* **Aim of the task**
Write out every line of the listing below, keeping each one word for word.

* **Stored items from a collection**
*** Begin section ***

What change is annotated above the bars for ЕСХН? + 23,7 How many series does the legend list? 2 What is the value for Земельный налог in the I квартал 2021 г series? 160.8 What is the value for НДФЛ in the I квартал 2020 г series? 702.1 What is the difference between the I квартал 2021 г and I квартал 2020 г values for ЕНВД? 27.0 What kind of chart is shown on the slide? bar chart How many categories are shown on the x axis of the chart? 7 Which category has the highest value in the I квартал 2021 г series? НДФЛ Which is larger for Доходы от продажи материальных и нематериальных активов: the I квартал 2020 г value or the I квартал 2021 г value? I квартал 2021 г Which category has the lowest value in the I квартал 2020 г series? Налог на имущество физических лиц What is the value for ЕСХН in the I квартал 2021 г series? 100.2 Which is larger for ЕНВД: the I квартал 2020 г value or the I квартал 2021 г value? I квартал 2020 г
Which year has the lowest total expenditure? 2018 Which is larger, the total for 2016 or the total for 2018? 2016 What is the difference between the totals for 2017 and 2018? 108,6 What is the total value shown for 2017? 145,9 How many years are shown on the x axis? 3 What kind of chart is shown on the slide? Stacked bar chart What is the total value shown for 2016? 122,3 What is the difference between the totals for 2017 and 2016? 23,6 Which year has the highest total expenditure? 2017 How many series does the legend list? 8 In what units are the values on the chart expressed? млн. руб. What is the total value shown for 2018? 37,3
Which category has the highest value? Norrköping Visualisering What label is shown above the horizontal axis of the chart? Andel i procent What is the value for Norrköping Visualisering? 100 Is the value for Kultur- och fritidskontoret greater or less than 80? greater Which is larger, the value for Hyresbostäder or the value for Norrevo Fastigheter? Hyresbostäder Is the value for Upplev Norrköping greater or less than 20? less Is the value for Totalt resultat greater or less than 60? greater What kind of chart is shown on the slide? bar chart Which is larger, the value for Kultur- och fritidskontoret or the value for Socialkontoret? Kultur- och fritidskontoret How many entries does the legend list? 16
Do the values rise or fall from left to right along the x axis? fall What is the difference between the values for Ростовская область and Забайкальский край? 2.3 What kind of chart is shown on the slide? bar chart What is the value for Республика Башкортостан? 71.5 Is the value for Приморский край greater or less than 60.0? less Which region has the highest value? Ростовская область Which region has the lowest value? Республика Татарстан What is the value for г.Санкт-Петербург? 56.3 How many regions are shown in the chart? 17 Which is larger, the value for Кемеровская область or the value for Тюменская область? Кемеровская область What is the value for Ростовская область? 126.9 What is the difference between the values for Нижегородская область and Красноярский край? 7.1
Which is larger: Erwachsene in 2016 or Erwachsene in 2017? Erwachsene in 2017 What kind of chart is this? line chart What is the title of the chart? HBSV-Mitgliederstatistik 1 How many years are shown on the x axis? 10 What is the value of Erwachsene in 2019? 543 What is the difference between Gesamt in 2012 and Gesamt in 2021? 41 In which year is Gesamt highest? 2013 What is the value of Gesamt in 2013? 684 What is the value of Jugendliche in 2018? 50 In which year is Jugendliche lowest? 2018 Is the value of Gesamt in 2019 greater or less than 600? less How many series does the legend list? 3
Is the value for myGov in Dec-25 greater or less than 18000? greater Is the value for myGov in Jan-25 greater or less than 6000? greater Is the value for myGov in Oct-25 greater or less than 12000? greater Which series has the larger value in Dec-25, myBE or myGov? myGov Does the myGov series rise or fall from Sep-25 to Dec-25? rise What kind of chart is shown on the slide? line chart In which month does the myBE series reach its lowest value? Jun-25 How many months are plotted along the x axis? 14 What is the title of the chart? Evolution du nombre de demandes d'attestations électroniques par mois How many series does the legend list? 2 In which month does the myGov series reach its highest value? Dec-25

*** End section ***

* **Solution to this problem**
What change is annotated above the bars for ЕСХН? + 23,7 How many series does the legend list? 2 What is the value for Земельный налог in the I квартал 2021 г series? 160.8 What is the value for НДФЛ in the I квартал 2020 г series? 702.1 What is the difference between the I квартал 2021 г and I квартал 2020 г values for ЕНВД? 27.0 What kind of chart is shown on the slide? bar chart How many categories are shown on the x axis of the chart? 7 Which category has the highest value in the I квартал 2021 г series? НДФЛ Which is larger for Доходы от продажи материальных и нематериальных активов: the I квартал 2020 г value or the I квартал 2021 г value? I квартал 2021 г Which category has the lowest value in the I квартал 2020 г series? Налог на имущество физических лиц What is the value for ЕСХН in the I квартал 2021 г series? 100.2 Which is larger for ЕНВД: the I квартал 2020 г value or the I квартал 2021 г value? I квартал 2020 г
Which year has the lowest total expenditure? 2018 Which is larger, the total for 2016 or the total for 2018? 2016 What is the difference between the totals for 2017 and 2018? 108,6 What is the total value shown for 2017? 145,9 How many years are shown on the x axis? 3 What kind of chart is shown on the slide? Stacked bar chart What is the total value shown for 2016? 122,3 What is the difference between the totals for 2017 and 2016? 23,6 Which year has the highest total expenditure? 2017 How many series does the legend list? 8 In what units are the values on the chart expressed? млн. руб. What is the total value shown for 2018? 37,3
Which category has the highest value? Norrköping Visualisering What label is shown above the horizontal axis of the chart? Andel i procent What is the value for Norrköping Visualisering? 100 Is the value for Kultur- och fritidskontoret greater or less than 80? greater Which is larger, the value for Hyresbostäder or the value for Norrevo Fastigheter? Hyresbostäder Is the value for Upplev Norrköping greater or less than 20? less Is the value for Totalt resultat greater or less than 60? greater What kind of chart is shown on the slide? bar chart Which is larger, the value for Kultur- och fritidskontoret or the value for Socialkontoret? Kultur- och fritidskontoret How many entries does the legend list? 16
Do the values rise or fall from left to right along the x axis? fall What is the difference between the values for Ростовская область and Забайкальский край? 2.3 What kind of chart is shown on the slide? bar chart What is the value for Республика Башкортостан? 71.5 Is the value for Приморский край greater or less than 60.0? less Which region has the highest value? Ростовская область Which region has the lowest value? Республика Татарстан What is the value for г.Санкт-Петербург? 56.3 How many regions are shown in the chart? 17 Which is larger, the value for Кемеровская область or the value for Тюменская область? Кемеровская область What is the value for Ростовская область? 126.9 What is the difference between the values for Нижегородская область and Красноярский край? 7.1
Which is larger: Erwachsene in 2016 or Erwachsene in 2017? Erwachsene in 2017 What kind of chart is this? line chart What is the title of the chart? HBSV-Mitgliederstatistik 1 How many years are shown on the x axis? 10 What is the value of Erwachsene in 2019? 543 What is the difference between Gesamt in 2012 and Gesamt in 2021? 41 In which year is Gesamt highest? 2013 What is the value of Gesamt in 2013? 684 What is the value of Jugendliche in 2018? 50 In which year is Jugendliche lowest? 2018 Is the value of Gesamt in 2019 greater or less than 600? less How many series does the legend list? 3
Is the value for myGov in Dec-25 greater or less than 18000? greater Is the value for myGov in Jan-25 greater or less than 6000? greater Is the value for myGov in Oct-25 greater or less than 12000? greater Which series has the larger value in Dec-25, myBE or myGov? myGov Does the myGov series rise or fall from Sep-25 to Dec-25? rise What kind of chart is shown on the slide? line chart In which month does the myBE series reach its lowest value? Jun-25 How many months are plotted along the x axis? 14 What is the title of the chart? Evolution du nombre de demandes d'attestations électroniques par mois How many series does the legend list? 2 In which month does the myGov series reach its highest value? Dec-25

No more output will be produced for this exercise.